The basement of Seamless is like the basement of a morgue, only instead of dead bodies the space is populated by headless dressmaker dummies, which terrify Ainsley and have done so since she was small. Tabitha keeps one as a conversation piece in their living room, despite Ainsley’s protests. Ainsley must have had a nightmare at some point about the dummies coming to life or calling out in agony about their missing heads and limbs, because she can’t explain her fear away. She knows they are horsehair and Styrofoam, but they remind her of deformed bodies.

Ainsley holds her breath the way she and her friends used to when they drove past one of Nantucket’s many cemeteries, and she darts among the dummies to the far wall of the basement, against which Eleanor keeps stacked cases of booze.

A bottle of Grey Goose. Just one bottle, although Ainsley considers taking two. She scurries back toward the stairs while the dummies stand in silent judgment.



Ainsley catches sight of Caylee’s tangerine-colored Jeep through the filmy white curtains of Eleanor’s front window. Next she sees Caylee herself, wearing the Roxie in emerald green. The Roxie is a matronly dress, but somehow Caylee totally rocks it. She’s wearing nude patent leather heels, which make her legs look a mile long. Her hair is straight and shiny, and she’s wearing cat’s-eye sunglasses.
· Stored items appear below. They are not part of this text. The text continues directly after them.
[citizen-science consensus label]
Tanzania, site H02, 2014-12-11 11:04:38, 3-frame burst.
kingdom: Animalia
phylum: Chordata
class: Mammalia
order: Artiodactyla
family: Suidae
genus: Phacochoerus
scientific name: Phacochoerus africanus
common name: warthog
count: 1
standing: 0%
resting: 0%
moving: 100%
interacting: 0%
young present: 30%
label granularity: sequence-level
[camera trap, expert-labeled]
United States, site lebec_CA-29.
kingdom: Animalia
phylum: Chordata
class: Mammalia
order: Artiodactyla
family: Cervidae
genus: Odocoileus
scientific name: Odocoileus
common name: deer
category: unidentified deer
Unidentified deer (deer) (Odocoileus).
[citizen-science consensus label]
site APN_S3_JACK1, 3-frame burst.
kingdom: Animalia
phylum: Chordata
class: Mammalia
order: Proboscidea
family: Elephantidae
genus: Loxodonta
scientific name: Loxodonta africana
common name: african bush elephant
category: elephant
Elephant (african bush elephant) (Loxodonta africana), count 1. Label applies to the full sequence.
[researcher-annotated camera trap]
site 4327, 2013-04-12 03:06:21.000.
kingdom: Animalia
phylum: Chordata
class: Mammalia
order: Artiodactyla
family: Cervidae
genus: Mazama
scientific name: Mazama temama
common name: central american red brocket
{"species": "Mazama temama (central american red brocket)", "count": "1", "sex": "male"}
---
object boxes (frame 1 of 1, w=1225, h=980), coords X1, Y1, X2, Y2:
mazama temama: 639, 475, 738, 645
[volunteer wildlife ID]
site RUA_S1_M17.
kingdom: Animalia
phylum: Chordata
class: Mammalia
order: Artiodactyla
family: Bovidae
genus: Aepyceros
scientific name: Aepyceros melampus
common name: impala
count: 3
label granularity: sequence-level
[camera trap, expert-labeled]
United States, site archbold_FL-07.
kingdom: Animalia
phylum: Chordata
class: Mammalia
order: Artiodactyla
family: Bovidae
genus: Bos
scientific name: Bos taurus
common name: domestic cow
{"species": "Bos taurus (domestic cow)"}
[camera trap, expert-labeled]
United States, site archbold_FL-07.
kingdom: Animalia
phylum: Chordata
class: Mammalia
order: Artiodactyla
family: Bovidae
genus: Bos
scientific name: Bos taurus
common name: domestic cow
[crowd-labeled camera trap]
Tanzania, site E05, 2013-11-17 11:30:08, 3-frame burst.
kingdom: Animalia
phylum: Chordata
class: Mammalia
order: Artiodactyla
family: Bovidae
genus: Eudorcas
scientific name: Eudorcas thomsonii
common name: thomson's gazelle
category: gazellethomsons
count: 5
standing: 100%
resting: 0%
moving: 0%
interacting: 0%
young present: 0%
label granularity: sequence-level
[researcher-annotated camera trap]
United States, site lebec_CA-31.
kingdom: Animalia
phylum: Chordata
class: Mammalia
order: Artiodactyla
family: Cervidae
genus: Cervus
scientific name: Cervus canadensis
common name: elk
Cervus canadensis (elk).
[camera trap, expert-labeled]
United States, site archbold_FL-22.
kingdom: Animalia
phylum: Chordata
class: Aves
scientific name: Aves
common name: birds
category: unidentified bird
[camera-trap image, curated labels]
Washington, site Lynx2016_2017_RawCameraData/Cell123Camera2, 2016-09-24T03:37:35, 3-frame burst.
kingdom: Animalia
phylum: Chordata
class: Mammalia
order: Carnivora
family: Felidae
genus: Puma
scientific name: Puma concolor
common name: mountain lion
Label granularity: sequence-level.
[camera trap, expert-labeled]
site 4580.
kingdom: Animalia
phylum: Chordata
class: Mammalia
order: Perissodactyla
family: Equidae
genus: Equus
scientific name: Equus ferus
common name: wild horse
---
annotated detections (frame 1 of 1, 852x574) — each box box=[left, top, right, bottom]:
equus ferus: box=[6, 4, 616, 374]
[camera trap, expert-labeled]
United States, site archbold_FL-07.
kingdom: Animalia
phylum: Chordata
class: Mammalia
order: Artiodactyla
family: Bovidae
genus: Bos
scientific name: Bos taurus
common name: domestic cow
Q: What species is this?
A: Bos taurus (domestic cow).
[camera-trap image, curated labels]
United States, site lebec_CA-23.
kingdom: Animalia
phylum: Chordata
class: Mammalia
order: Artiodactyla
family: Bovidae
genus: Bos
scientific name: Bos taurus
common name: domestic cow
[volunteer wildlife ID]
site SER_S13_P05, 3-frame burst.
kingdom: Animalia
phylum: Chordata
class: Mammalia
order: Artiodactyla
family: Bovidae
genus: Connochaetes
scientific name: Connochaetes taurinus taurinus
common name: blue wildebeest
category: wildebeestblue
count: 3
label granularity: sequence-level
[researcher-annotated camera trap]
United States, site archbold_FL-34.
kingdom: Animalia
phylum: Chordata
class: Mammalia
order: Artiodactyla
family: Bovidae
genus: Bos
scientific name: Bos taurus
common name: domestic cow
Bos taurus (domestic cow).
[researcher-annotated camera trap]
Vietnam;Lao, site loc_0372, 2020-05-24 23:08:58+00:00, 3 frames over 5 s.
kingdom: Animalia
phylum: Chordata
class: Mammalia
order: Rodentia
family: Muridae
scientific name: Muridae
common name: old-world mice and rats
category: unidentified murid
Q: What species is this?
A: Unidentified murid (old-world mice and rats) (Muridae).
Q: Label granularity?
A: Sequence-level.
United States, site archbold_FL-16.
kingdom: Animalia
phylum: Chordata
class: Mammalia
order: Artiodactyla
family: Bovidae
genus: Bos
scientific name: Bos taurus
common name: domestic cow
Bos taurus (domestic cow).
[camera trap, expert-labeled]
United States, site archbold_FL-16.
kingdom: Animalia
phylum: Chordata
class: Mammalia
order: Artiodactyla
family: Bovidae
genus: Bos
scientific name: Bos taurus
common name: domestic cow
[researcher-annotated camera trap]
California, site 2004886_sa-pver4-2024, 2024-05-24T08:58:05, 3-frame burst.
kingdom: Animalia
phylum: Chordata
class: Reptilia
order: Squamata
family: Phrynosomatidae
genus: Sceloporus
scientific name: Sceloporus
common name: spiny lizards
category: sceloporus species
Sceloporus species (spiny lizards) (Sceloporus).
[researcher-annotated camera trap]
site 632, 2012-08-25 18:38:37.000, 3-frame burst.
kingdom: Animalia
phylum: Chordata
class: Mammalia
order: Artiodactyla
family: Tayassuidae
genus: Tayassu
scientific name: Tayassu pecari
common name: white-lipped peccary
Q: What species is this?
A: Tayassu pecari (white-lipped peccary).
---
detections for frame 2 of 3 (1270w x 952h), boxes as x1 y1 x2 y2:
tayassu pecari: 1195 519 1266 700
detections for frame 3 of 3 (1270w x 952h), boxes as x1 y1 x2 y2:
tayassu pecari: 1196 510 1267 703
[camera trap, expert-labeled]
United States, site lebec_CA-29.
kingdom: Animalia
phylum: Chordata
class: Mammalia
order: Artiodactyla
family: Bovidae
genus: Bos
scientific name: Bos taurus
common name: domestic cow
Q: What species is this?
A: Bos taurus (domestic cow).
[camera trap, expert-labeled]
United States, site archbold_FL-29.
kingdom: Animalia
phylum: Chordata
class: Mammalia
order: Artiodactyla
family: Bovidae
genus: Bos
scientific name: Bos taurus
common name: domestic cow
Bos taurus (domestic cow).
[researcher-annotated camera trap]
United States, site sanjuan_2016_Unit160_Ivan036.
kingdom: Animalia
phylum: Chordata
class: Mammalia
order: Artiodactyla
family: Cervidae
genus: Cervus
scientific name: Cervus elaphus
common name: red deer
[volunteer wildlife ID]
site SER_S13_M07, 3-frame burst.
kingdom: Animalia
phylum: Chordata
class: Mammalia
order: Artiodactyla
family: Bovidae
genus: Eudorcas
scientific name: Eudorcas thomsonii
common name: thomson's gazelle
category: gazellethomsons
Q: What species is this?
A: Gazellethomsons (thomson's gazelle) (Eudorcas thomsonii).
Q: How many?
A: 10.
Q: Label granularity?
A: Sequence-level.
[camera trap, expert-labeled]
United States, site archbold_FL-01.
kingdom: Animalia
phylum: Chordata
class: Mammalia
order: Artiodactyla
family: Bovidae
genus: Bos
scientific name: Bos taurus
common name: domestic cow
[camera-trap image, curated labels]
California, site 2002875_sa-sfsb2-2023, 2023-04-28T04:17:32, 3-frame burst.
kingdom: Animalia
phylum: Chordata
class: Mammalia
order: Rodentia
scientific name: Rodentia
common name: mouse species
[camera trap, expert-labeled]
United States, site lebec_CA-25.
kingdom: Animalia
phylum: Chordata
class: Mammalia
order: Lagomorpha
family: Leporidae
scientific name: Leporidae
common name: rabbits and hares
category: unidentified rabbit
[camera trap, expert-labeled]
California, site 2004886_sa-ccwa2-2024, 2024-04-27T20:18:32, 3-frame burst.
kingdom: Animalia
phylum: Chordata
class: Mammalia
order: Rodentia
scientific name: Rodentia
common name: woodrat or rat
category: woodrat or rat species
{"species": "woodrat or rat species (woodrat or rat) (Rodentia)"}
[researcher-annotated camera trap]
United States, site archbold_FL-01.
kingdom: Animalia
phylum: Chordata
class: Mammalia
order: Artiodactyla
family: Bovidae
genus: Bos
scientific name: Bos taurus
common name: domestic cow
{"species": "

“Hey!” Ainsley says to Caylee as she steps outside.

Caylee waves and trots through the gravel toward Ainsley in her heels. “Hey, girl!” She sees the bottle of Grey Goose, and her expression darkens. “What are you doing, Ainsley?”

Ainsley holds up the bottle. “Shots,” she says. “Kidding. I was going to make a screwdriver. Do you want one? Are you on your way to brunch?” Ainsley knows Caylee has hundreds of friends, all of them fun, and when she’s not working, her life is a whirlwind of drinks, dinners, concerts, beach parties, and brunches. Ainsley can’t wait to be older.